# WHAT NEEDS TO BE DONE
Starting from the line with "Upahar FM 95.4 MHz", transcribe each line to the end of the records below. Copy them exactly and write nothing else.

(Dataset excerpts)

════════════════

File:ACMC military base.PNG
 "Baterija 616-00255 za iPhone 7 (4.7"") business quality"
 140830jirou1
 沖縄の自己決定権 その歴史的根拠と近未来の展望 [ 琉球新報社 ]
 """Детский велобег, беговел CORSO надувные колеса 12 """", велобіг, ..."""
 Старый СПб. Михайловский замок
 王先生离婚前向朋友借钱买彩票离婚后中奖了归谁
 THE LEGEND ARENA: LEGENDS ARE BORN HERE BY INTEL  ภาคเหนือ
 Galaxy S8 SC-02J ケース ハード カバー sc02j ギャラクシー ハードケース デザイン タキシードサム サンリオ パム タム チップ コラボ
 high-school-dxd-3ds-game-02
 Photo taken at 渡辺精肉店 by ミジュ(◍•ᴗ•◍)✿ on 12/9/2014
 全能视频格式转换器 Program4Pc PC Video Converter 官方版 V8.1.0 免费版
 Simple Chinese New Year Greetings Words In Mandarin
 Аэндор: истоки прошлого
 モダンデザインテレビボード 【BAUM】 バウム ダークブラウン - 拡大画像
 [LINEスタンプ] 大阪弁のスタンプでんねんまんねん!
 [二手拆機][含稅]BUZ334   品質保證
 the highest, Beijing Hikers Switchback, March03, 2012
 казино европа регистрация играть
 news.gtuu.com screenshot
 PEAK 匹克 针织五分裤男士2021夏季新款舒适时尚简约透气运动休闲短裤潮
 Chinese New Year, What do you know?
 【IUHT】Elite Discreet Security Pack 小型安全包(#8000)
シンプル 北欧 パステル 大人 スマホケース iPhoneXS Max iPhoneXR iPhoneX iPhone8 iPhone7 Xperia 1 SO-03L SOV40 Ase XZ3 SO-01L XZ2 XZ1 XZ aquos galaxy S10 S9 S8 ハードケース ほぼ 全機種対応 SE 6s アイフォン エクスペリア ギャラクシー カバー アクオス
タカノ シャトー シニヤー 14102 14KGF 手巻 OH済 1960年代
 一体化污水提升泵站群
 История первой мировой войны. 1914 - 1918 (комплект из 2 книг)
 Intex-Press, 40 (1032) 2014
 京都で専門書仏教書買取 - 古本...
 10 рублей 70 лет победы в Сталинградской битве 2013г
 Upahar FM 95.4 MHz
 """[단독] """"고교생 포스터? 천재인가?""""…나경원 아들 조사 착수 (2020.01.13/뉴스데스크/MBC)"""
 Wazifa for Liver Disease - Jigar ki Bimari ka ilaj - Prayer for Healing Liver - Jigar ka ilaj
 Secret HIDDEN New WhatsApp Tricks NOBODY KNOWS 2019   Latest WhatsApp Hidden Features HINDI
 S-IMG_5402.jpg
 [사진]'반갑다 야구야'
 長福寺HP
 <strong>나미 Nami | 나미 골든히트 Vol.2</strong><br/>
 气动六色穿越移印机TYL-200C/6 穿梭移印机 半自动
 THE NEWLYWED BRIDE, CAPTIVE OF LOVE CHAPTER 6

════════════════

# ANSWER FOR THE TASK
 Upahar FM 95.4 MHz
 """[단독] """"고교생 포스터? 천재인가?""""…나경원 아들 조사 착수 (2020.01.13/뉴스데스크/MBC)"""
 Wazifa for Liver Disease - Jigar ki Bimari ka ilaj - Prayer for Healing Liver - Jigar ka ilaj
 Secret HIDDEN New WhatsApp Tricks NOBODY KNOWS 2019   Latest WhatsApp Hidden Features HINDI
 S-IMG_5402.jpg
 [사진]'반갑다 야구야'
 長福寺HP
 <strong>나미 Nami | 나미 골든히트 Vol.2</strong><br/>
 气动六色穿越移印机TYL-200C/6 穿梭移印机 半自动
 THE NEWLYWED BRIDE, CAPTIVE OF LOVE CHAPTER 6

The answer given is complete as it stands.